DATASET ROWS:
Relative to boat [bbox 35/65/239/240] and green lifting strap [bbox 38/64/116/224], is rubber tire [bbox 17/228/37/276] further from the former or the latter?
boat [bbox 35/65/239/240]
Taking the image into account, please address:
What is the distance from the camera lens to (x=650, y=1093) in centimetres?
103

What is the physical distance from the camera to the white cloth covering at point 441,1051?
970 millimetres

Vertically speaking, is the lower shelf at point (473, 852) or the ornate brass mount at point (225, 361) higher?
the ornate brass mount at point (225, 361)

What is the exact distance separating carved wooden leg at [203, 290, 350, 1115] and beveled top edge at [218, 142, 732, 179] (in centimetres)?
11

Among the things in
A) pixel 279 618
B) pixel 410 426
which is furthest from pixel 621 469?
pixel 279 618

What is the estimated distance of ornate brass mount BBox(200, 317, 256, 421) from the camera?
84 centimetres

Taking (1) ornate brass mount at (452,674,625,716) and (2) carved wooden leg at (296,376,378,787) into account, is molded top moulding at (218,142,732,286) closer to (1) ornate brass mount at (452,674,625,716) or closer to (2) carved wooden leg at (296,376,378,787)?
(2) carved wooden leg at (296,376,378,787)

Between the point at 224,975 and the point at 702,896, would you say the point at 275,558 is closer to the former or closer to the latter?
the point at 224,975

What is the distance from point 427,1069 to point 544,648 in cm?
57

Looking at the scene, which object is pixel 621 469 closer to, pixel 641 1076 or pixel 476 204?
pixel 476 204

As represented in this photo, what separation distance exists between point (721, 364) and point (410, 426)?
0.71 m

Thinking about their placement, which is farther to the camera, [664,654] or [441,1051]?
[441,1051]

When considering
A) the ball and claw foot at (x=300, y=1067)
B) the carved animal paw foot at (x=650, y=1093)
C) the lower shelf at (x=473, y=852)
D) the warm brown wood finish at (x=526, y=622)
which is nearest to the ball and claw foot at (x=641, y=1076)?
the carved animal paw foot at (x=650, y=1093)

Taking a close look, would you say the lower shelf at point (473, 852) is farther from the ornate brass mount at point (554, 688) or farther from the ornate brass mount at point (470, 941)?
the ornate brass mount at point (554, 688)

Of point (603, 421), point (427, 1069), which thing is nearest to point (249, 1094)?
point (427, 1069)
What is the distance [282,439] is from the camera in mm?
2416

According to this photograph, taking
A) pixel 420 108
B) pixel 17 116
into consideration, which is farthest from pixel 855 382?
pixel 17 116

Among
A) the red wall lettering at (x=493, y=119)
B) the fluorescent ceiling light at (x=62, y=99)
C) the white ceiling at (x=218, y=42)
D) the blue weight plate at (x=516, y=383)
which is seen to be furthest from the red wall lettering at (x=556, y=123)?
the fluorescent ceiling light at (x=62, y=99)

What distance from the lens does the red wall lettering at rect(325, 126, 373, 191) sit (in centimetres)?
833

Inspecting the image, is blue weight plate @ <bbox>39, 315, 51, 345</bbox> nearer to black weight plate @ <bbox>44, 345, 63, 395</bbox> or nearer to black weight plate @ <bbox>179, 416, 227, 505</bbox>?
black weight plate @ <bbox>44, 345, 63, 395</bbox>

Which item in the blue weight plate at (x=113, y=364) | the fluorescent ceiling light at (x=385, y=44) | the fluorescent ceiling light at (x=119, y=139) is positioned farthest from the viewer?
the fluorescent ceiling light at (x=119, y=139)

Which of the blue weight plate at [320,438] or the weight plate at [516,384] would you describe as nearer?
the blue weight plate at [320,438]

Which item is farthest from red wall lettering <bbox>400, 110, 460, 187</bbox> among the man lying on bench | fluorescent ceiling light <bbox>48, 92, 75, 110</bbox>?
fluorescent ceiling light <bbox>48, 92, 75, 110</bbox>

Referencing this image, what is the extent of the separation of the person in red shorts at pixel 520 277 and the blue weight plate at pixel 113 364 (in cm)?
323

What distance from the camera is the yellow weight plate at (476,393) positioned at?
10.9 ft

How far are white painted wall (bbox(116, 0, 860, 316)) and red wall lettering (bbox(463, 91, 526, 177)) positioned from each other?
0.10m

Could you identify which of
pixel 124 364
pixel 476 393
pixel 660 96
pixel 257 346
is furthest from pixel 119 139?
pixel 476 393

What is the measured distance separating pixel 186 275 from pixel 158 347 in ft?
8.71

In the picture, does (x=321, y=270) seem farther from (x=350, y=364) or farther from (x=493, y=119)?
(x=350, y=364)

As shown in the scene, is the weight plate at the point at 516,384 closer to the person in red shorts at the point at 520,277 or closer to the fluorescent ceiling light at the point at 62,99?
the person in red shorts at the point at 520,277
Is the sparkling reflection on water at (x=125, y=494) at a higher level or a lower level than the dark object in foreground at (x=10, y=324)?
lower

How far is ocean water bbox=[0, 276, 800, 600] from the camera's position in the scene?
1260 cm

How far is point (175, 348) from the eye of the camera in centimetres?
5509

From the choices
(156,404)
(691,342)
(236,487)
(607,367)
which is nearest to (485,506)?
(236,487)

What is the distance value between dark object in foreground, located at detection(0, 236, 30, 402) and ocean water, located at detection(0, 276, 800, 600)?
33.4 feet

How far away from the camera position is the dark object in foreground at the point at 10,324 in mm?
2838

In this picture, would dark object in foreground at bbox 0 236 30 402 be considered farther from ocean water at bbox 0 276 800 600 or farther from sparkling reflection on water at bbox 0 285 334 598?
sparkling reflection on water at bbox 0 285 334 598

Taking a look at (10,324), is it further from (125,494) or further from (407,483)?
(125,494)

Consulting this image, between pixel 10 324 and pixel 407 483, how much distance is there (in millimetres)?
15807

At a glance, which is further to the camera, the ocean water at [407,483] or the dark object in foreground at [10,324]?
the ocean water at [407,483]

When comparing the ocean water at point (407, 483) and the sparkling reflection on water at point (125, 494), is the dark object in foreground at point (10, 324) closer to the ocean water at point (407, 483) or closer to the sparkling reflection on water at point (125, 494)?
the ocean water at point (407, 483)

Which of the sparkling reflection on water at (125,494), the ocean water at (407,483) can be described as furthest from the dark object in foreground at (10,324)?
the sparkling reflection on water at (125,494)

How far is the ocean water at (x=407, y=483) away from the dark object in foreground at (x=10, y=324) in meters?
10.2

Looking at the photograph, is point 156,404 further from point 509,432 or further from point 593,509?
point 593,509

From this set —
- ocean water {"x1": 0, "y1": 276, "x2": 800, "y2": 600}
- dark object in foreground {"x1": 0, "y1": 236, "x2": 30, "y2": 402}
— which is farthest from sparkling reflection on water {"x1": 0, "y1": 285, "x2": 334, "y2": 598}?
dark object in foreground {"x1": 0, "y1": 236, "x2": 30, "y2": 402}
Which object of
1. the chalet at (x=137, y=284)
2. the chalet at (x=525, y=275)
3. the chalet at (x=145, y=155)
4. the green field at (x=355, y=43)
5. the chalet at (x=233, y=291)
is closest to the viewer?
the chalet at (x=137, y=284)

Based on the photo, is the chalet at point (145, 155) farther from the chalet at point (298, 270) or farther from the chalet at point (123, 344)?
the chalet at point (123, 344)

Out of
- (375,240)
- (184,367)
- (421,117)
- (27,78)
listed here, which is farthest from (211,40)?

THE TASK:
Produce a verbatim transcription of the entries above.

ANSWER BELOW:
Relative to boat [bbox 35/65/239/240] and green lifting strap [bbox 38/64/116/224], is rubber tire [bbox 17/228/37/276] further from the former or the latter?
boat [bbox 35/65/239/240]
Taking the image into account, please address:
What is the distance from the camera lens to (x=650, y=1093) in centimetres?
103

What is the physical distance from the camera to the white cloth covering at point 441,1051?
970 millimetres

Vertically speaking, is the lower shelf at point (473, 852) or the ornate brass mount at point (225, 361) higher?
the ornate brass mount at point (225, 361)

What is the exact distance separating carved wooden leg at [203, 290, 350, 1115] and beveled top edge at [218, 142, 732, 179] (in centimetres)?
11

Among the things in
A) pixel 279 618
B) pixel 410 426
which is furthest from pixel 621 469?
pixel 279 618

What is the estimated distance of ornate brass mount BBox(200, 317, 256, 421) from the camera?
84 centimetres

Taking (1) ornate brass mount at (452,674,625,716) and (2) carved wooden leg at (296,376,378,787) into account, is molded top moulding at (218,142,732,286) closer to (1) ornate brass mount at (452,674,625,716) or closer to (2) carved wooden leg at (296,376,378,787)?
(2) carved wooden leg at (296,376,378,787)

Between the point at 224,975 and the point at 702,896, would you say the point at 275,558 is closer to the former or closer to the latter?
the point at 224,975

What is the distance from point 427,1069 to point 544,648 in cm?
57

Looking at the scene, which object is pixel 621 469 closer to, pixel 641 1076 or pixel 476 204?
pixel 476 204

As represented in this photo, what separation distance exists between point (721, 364) and point (410, 426)?
0.71 m

Thinking about their placement, which is farther to the camera, [664,654] or [441,1051]?
[441,1051]

When considering
A) the ball and claw foot at (x=300, y=1067)
B) the carved animal paw foot at (x=650, y=1093)
C) the lower shelf at (x=473, y=852)
D) the warm brown wood finish at (x=526, y=622)
which is nearest to the ball and claw foot at (x=641, y=1076)?
the carved animal paw foot at (x=650, y=1093)

Taking a close look, would you say the lower shelf at point (473, 852) is farther from the ornate brass mount at point (554, 688) or farther from the ornate brass mount at point (470, 941)?
the ornate brass mount at point (554, 688)

Of point (603, 421), point (427, 1069), which thing is nearest to point (249, 1094)?
point (427, 1069)
What is the distance [282,439] is from the camera in mm?
2416

According to this photograph, taking
A) pixel 420 108
B) pixel 17 116
into consideration, which is farthest from pixel 855 382?
pixel 17 116

Among
A) the red wall lettering at (x=493, y=119)
B) the fluorescent ceiling light at (x=62, y=99)
C) the white ceiling at (x=218, y=42)
D) the blue weight plate at (x=516, y=383)
which is seen to be furthest from the red wall lettering at (x=556, y=123)?
the fluorescent ceiling light at (x=62, y=99)

What distance from the lens does the red wall lettering at rect(325, 126, 373, 191) sit (in centimetres)?
833

Inspecting the image, is blue weight plate @ <bbox>39, 315, 51, 345</bbox> nearer to black weight plate @ <bbox>44, 345, 63, 395</bbox> or nearer to black weight plate @ <bbox>179, 416, 227, 505</bbox>?
black weight plate @ <bbox>44, 345, 63, 395</bbox>

Which item in the blue weight plate at (x=113, y=364) | the fluorescent ceiling light at (x=385, y=44) | the fluorescent ceiling light at (x=119, y=139) is positioned farthest from the viewer?
the fluorescent ceiling light at (x=119, y=139)

Which of the blue weight plate at [320,438] or the weight plate at [516,384] would you describe as nearer?
the blue weight plate at [320,438]

Which item is farthest from red wall lettering <bbox>400, 110, 460, 187</bbox> among the man lying on bench | fluorescent ceiling light <bbox>48, 92, 75, 110</bbox>?
fluorescent ceiling light <bbox>48, 92, 75, 110</bbox>

Referencing this image, what is the extent of the separation of the person in red shorts at pixel 520 277 and the blue weight plate at pixel 113 364 (in cm)?
323

What distance from the camera is the yellow weight plate at (476,393) positioned at?
10.9 ft

How far are white painted wall (bbox(116, 0, 860, 316)) and red wall lettering (bbox(463, 91, 526, 177)) positioned from each other?
0.10m

Could you identify which of
pixel 124 364
pixel 476 393
pixel 660 96
pixel 257 346
is furthest from pixel 119 139?
pixel 476 393

What is the measured distance separating pixel 186 275 from pixel 158 347 in ft?
8.71

In the picture, does (x=321, y=270) seem farther from (x=350, y=364) or farther from (x=493, y=119)?
(x=350, y=364)

As shown in the scene, is the weight plate at the point at 516,384 closer to the person in red shorts at the point at 520,277 or closer to the fluorescent ceiling light at the point at 62,99?
the person in red shorts at the point at 520,277
Is the sparkling reflection on water at (x=125, y=494) at a higher level or a lower level than the dark object in foreground at (x=10, y=324)?
lower

How far is ocean water bbox=[0, 276, 800, 600] from the camera's position in the scene?
1260 cm

How far is point (175, 348) from the eye of the camera in centimetres?
5509

From the choices
(156,404)
(691,342)
(236,487)
(607,367)
which is nearest to (485,506)?
(236,487)

What is the distance value between dark object in foreground, located at detection(0, 236, 30, 402) and ocean water, located at detection(0, 276, 800, 600)?
33.4 feet

How far away from the camera position is the dark object in foreground at the point at 10,324 in mm?
2838

In this picture, would dark object in foreground at bbox 0 236 30 402 be considered farther from ocean water at bbox 0 276 800 600 or farther from sparkling reflection on water at bbox 0 285 334 598?
sparkling reflection on water at bbox 0 285 334 598

Taking a look at (10,324), is it further from (125,494) or further from (407,483)?
(125,494)

Consulting this image, between pixel 10 324 and pixel 407 483, how much distance is there (in millimetres)?
15807

At a glance, which is further to the camera, the ocean water at [407,483] or the dark object in foreground at [10,324]?
the ocean water at [407,483]

When comparing the ocean water at point (407, 483) and the sparkling reflection on water at point (125, 494), is the dark object in foreground at point (10, 324) closer to the ocean water at point (407, 483) or closer to the sparkling reflection on water at point (125, 494)?
the ocean water at point (407, 483)

Which of the sparkling reflection on water at (125,494), the ocean water at (407,483) can be described as furthest from the dark object in foreground at (10,324)?
the sparkling reflection on water at (125,494)

How far is the ocean water at (x=407, y=483) away from the dark object in foreground at (x=10, y=324) in meters?
10.2

Looking at the photograph, is point 156,404 further from point 509,432 or further from point 593,509?
point 593,509

From this set —
- ocean water {"x1": 0, "y1": 276, "x2": 800, "y2": 600}
- dark object in foreground {"x1": 0, "y1": 236, "x2": 30, "y2": 402}
— which is farthest from sparkling reflection on water {"x1": 0, "y1": 285, "x2": 334, "y2": 598}?
dark object in foreground {"x1": 0, "y1": 236, "x2": 30, "y2": 402}
Which object of
1. the chalet at (x=137, y=284)
2. the chalet at (x=525, y=275)
3. the chalet at (x=145, y=155)
4. the green field at (x=355, y=43)
5. the chalet at (x=233, y=291)
is closest to the viewer?
the chalet at (x=137, y=284)

Based on the photo, is the chalet at point (145, 155) farther from the chalet at point (298, 270) or farther from the chalet at point (123, 344)?
the chalet at point (123, 344)

Out of
- (375,240)
- (184,367)
- (421,117)
- (27,78)
listed here, which is farthest from (211,40)?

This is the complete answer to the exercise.